- **TASK INSTRUCTIONS**: Write out everything from "Bilberries are distinct" down to "just consumed bilberries." in the passage on blueberries and bilberries.

=== READING PASSAGE ===

It has long been claimed that blueberries have highly beneficial health effects, but there is a slight confusion about their naming. Let’s clarify that first. When the Americans talk about blueberries they most often refer to a species called Vaccinium corymbosum L. in Latin. It is a shrub native to North America that can reach 4 m in height and are also called northern highbush blueberries (they do also have lowbush varieties to further complicate things).
But for Europeans it is more typically a species called Vaccinium myrtillus L. in Latin and more correctly named bilberries, although naming in several local languages translates directly to “blueberry” in English.
Bilberries are distinct from blueberries but closely related to them. The bilberry plant is a low-growing shrub native to northern Europe producing single or paired berries on the bush instead of clusters, as the blueberry does. The fruit is smaller than that of the blueberry but with a fuller taste. Bilberries are darker in colour, and usually appear near black with a slight shade of purple. While blueberry fruit pulp is light green in colour, bilberry is red or purple.
To best distinguish the two use the colour test. If you get a heavily blue-stained tongue after eating the berries, you have just consumed bilberries.

=== PROVIDED MATERIAL ===

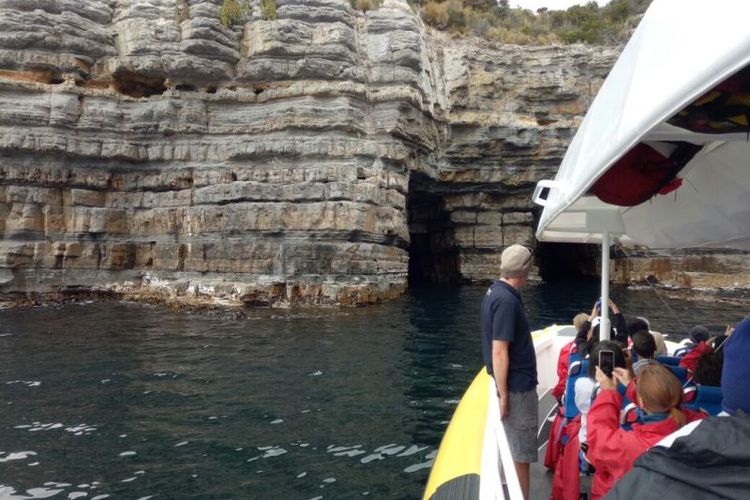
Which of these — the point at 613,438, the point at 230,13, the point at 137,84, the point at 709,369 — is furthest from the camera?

===
=== PROVIDED MATERIAL ===

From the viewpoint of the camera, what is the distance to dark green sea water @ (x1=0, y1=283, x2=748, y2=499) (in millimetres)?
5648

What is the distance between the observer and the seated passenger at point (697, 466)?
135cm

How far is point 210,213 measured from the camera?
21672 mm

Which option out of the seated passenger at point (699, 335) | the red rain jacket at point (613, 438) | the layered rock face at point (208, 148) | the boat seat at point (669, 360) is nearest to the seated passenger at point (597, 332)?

===
=== PROVIDED MATERIAL ===

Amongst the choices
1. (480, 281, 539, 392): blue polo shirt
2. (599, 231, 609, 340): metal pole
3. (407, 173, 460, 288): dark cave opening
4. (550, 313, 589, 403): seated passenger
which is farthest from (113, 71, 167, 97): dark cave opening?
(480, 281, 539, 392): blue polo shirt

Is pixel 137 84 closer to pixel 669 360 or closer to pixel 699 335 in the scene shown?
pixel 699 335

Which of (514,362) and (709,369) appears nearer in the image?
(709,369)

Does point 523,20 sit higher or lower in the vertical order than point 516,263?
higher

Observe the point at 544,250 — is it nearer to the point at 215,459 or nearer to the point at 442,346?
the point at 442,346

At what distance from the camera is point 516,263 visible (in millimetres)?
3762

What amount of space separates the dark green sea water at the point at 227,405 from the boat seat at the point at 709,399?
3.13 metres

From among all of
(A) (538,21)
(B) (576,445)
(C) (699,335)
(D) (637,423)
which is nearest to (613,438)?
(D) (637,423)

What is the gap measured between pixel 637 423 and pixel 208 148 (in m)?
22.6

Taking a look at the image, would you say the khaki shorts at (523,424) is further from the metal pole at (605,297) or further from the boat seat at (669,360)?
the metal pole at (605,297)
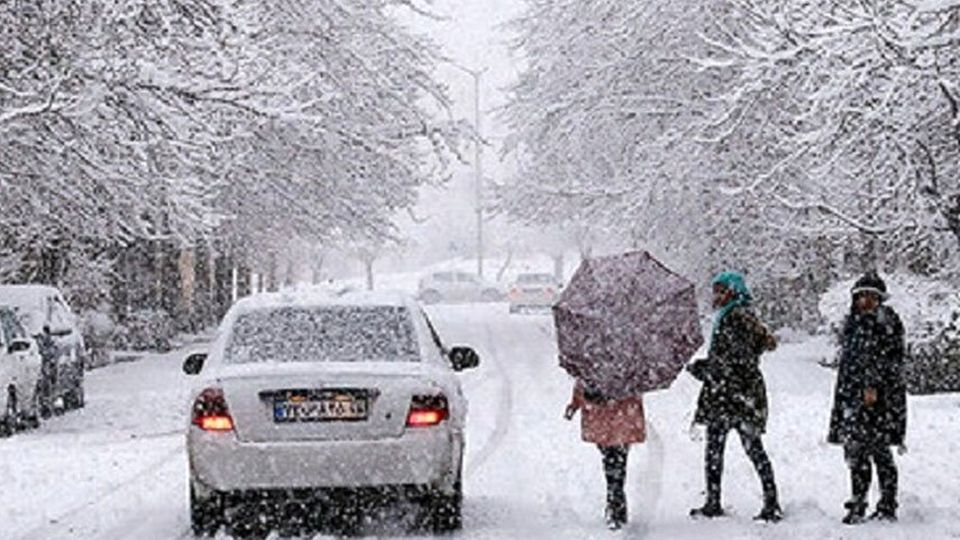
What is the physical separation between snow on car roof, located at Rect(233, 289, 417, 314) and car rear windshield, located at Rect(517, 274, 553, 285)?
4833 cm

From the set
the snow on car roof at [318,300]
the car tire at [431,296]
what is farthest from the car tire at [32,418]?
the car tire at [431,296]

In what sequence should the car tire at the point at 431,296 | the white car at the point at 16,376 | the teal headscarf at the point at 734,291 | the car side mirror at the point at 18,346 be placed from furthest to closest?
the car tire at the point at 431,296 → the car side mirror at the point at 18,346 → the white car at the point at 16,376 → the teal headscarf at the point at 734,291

===

- **REPLY**:
Bilberries are distinct from blueberries but closely related to them. The bilberry plant is a low-growing shrub native to northern Europe producing single or paired berries on the bush instead of clusters, as the blueberry does. The fruit is smaller than that of the blueberry but with a fuller taste. Bilberries are darker in colour, and usually appear near black with a slight shade of purple. While blueberry fruit pulp is light green in colour, bilberry is red or purple.
To best distinguish the two use the colour test. If you get a heavily blue-stained tongue after eating the berries, you have just consumed bilberries.